K Through Twelve and the Hazards
Along the Way
FACT:
The U.S. Department of Education estimated in 2010 that more than forty million Americans are functionally illiterate. According to the federal agency, 10 percent of students at four-year colleges take remedial reading courses. American fourth and eighth graders rank, respectively, eleventh and eighth in the world in international science aptitude tests. By grade twelve, American students are near the bottom of the international scale. America’s African American and Hispanic minorities are much further down the scale in reading, math, and science.
QUESTION:
In 2010, President Obama’s big educational initiative, Race to the Top, offered states a total of $4.35 billion in grants to change their education policies to make them more effective. That is less than what the Department of Defense spent in Iraq in June of the same year. Does that make sense to you?

I
n 1983, the National Commission on Excellence in Education issued a report called
A Nation at Risk: The Imperative for Education Reform
. It concluded that the foundation of the American education system was being eroded by a rising tide of mediocrity that threatened our future as a nation and as a people.

That report was issued almost two decades ago, before China and India began moving up the economic food chain. By 2009, the United States was falling even farther behind. American fifteen-year-olds ranked twenty-fifth out of thirty-four countries in math, fourteenth in reading, and seventeenth in science.
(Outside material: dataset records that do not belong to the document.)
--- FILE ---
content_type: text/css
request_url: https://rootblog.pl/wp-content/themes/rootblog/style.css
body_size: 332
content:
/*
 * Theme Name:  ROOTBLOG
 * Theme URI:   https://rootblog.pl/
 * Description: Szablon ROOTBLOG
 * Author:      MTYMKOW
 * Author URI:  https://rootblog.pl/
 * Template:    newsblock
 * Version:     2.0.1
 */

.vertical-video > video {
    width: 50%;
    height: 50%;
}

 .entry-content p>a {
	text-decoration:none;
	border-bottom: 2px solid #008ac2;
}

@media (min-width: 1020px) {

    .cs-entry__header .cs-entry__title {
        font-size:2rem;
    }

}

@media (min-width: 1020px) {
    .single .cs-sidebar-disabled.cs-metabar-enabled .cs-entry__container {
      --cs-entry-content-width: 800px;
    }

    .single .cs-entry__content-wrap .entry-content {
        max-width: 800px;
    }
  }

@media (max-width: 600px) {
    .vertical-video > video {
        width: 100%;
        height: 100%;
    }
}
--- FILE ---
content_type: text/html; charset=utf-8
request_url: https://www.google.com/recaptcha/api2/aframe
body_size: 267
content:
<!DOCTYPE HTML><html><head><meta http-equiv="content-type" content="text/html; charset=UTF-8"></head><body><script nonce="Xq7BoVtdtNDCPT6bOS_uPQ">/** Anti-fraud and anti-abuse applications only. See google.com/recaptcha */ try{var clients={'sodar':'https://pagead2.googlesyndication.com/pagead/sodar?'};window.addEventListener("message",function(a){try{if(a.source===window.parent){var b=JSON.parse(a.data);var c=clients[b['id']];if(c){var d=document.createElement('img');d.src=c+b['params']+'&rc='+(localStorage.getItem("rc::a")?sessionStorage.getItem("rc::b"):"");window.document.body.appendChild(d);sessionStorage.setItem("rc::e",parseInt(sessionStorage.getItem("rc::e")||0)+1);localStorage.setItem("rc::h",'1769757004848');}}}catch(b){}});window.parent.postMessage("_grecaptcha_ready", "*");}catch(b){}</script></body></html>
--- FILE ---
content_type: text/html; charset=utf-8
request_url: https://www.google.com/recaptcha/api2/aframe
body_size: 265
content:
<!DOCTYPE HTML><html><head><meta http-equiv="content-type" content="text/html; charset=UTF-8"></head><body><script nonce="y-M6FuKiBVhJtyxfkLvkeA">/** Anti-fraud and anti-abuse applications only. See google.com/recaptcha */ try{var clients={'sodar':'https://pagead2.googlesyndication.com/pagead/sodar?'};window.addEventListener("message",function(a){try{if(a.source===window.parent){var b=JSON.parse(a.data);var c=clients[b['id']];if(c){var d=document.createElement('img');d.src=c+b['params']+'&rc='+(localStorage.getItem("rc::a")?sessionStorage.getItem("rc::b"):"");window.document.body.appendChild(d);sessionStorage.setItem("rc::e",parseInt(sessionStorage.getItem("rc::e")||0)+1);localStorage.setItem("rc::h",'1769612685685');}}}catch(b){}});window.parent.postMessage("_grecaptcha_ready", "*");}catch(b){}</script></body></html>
What does that tell you about their ability to meet the even greater demands of higher education or to be prepared for the modern workplace?

The American Dream is freighted with so many interpretations it defies a tidy, all-inclusive definition, but if there is a common denominator it is education. It is part of our country’s promise and lore, from Abe Lincoln educating himself by the light of a fireplace, to the kind of rural one-room schoolhouse my mother attended, to the power of our vast system of higher education, stretching from the ivied halls to the new for-profit institutions and all the large and small public and private colleges in between.

Five years after the
Nation at Risk
report, I was in Seoul, South Korea, for the Olympic Games, which were being telecast by NBC Sports. NBC News had a significant presence because there were reports of possible terrorist attacks taking place during the games. It was showcase time for Korea, which had begun to flex its well-toned industrial muscles in the world markets.

Because of the time difference I anchored
Nightly News
at 5:30
A.M
. Seoul time. We broadcast from a building roof overlooking a local junior high school. The first morning when I finished at 6:00, I was startled to see the school courtyard crowded with uniformed students, hunched over their textbooks, studying by flashlight, waiting for the doors to open at 6:30.

They were there every morning during my stay. I returned to America to share that story with friends and audiences. I would be met with smiles of appreciation, but through the nineties American education remained stuck in old conventions and failing schools.

I was reminded of that Seoul experience when I read U.S. education secretary Arne Duncan’s account of a meeting between President Obama and South Korean president Lee Myung-bak. Duncan recalled President Obama’s asking his Korean counterpart, “What is the biggest challenge you have in education?”

President Lee answered, “The biggest challenge I have in education is that the parents are too demanding.”

THE PAST

Those South Korean parents share a cold, rocky peninsula with a lunatic nuclear-armed regime just to the north. China hovers over them like a dark storm cloud, ominous and intensely competitive. China tried to conquer South Korea in the early 1950s, and when the United States rushed to its aid in the first shooting war between the West and China, nearly thirty-four thousand Americans died.